As a dairy farmer, I use nature as my model. But most dairy farming today — and farming in general — ignores nature. This should concern not only farmers but also consumers, for the sake of their health and Earth’s.
Nature produces no real wastes, because the “waste of one species is food for another. Also, nature does not use up resources. Its ways are efficient and sustainable.
The typical industrial dairy is a much different matter.
First, consider the cows, diet. It is typically high in corn. Growing corn requires nitrogen fertilizer, whose production uses up a lot of nonrenewable fossil fuel.
Not all of this fertilizer stays on the field. Typically more than half of it is lost, polluting groundwater or flowing downstream through the Mississippi River basin to feed a process that sucks out oxygen and drives life from a New Jersey-size patch of the Gulf of Mexico.
Most corn producers also use pesticides, which further poison the landscape. And because corn must be replanted annually, it promotes soil loss through erosion from fields left bare to wind and rain much of the year.
Waste is another problem with industrial dairies, where cows are confined to feedlots or barns. Manure accumulates in lagoons. Eventually it must be hauled to crop fields. With thousands of cows in a typical industrial dairy, it often is difficult to find enough fields close by to accommodate the manure, which can end up fouling the air or spilling into streams.

#### Given records

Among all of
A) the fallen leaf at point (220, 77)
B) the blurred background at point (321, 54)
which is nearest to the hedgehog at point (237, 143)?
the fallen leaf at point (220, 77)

#### Tasks for this exercise
• 1. Based on the text about dairy farming, does each statement agree with it? Answer yes or no for each, and quote the words from the text that decide it.
(a) Corn has to be replanted every year.
(b) Most of the nitrogen fertilizer applied to corn stays on the field.
(c) Manure from industrial dairies can end up in streams.
• 2. Pick up the text about dairy farming after its last sentence and carry it forward.

#### Answers to the tasks
• 1.
(a) Yes: "corn must be replanted annually."
(b) No: "Typically more than half of it is lost."
(c) Yes: "spilling into streams."

• 2.
In place of this industrial model, I run my farm based on ecology, an understanding of the interconnection of living things and their environment.
The most striking feature of a dairy farm designed and operated on ecological principles is that the land around the milking facility is pasture of perennial grasses and legumes covering the ground year-round. It does not erode. It does not require pesticides.
The cows harvest their own feed by grazing on these plants. The environmentally costly process of growing corn and transporting it is avoided.
There is no need for synthetic nitrogen fertilizer. As the animals move about, they deposit manure, a natural fertilizer. This manure is not concentrated, so it breaks down quickly and is thereby less likely to pollute air and water.
Pasture dairies make sense financially. Milk production per cow is less, but milk production per acre, when acres used to grow feed crops are included, is comparable. Studies at the University of Wisconsin show that grazing dairies are as profitable, or more profitable, than industrial dairies.
What’s more, cows on pasture are healthier and live longer than those on a high-corn diet, which is not their natural food. And research is beginning to suggest that milk from grazing cows is more healthful because it has higher levels of omega-3 fatty acids, beta carotene and conjugated linoleic acids — substances that may be useful in helping to prevent heart disease or certain cancers.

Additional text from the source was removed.